Why Taiwan’s tech sector is beyond Beijing’s reach
The recent meeting between Taiwan’s President, Tsai Ing-wen, and House Speaker Kevin McCarthy (R-Calif.) brought predictable threats of “consequences” from Beijing, as China launched military drills off Taiwan’s East coast. A visit last year by then-Speaker Nancy Pelosi (D-Calif.) led to China conducting naval exercises that simulated a blockade of the island state. China’s leader, Xi Jinping, has pledged the “reunification of the motherland,” and the only debate now is whether this will be attempted through military force or bloodless coercion.
If China could acquire and operate Taiwan’s thriving technology sector, including TSMC’s chip fabrication facilities, it would achieve the dominance in advanced chips that has eluded it for so many years.
But if Xi thinks seizing the factories that make 90 percent of the world’s high-end chips means he would control that piece of the supply chain, he does not understand the nature of free-market ecosystems. TSMC is not like a gold mine, where possession of the real estate delivers value to its owner. Rather, TSMC’s factories only have their exceptional value when they are part of a global marketplace of competing, trusting, cooperating companies.
In other words, China could never take the world’s greatest chip-manufacturing company; it could only break it.
TSMC is the leader in an industry that is the ultimate example of trust-based globalization, where factories can only operate with the continued participation — and confidence — of partners throughout Europe, Asia, India, and the Americas. TSMC’s remarkable domination of the chip market requires the company to manage a complex network of vendors, partners, employees, customers, and even competitors. Each of these contributors collaborates with others to deliver meticulously specified inputs to the fabrication process.
If the facilities were taken by the Chinese Communist Party and control of the process shifted to the hands of Xi’s bureaucrats, that trust would evaporate, and this delicate ecosystem would collapse.
TSMC’s network includes the suppliers of machines that build the chips, like Dutch giant ASML, which builds the photolithography systems that can etch a chip not much thicker than a strand of DNA. These are some of the most complex pieces of machinery ever designed, massive $200 million devices that need constant care to continue operating as required and that are rendered obsolete in a few years unless the vendors deliver the needed updates.
ASML’s photolithography systems do their work on wafers supplied by partners like Germany’s Siltronic, which delivers “blanks” made through extraordinarily complex materials processing, constantly working with TSMC to understand current and future requirements of the process. Then there are companies like Intel, Qualcomm, and Apple, who manufacture few of their own chips, instead submitting their proprietary designs to the factory for production.
Though many of these companies compete fiercely with each other, they trust that TSMC’s shared operations will proceed with the utmost integrity, securing their IP and honoring signed contracts. Participants in this ecosystem understand that TSMC will not try to reverse engineer their products, share information with competitors, or steal their trade secrets. They also assume that the partners in the arrangement observe the law scrupulously and would not serve as Trojan Horses for their home country’s intelligence services. This is what business means in the world of free countries — even among competitors.
Any violation of this fundamental trust would throw gravel in the gears of the most well-oiled, delicate manufacturing process the world has ever seen.
Even if China seized the island bloodlessly, Taiwan would lose its role as a global technology partner and vendor. Rather than China controlling the chip industry, fabrication would come to a halt as companies around the world contemplated the idea of sending their most valuable IP to a country that has a long record of using its corporate champions to siphon proprietary knowledge from unwitting partners.

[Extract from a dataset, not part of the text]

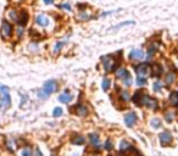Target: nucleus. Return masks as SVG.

The world — including China — would have no ready alternative to the supply of chips. If China took Taiwan, the impact on the world’s economy would be catastrophic.
Concern over the factories falling into China’s hands recently led former U.S. National Security Advisor Robert O’Brien to imply that the U.S. might “scuttle” the factories in the face of capture by China. Such a move would be superfluous.
As important as it is for the world to protect the chip-making facilities in Taiwan, this is not an asset that can be conquered and acquired. It could only be destroyed.
Jon Pelson is an adjunct fellow at the Foundation for the Defense of Democracies and the author of “Wireless Wars, China’s Dangerous Domination of 5G and How We’re Fighting Back.”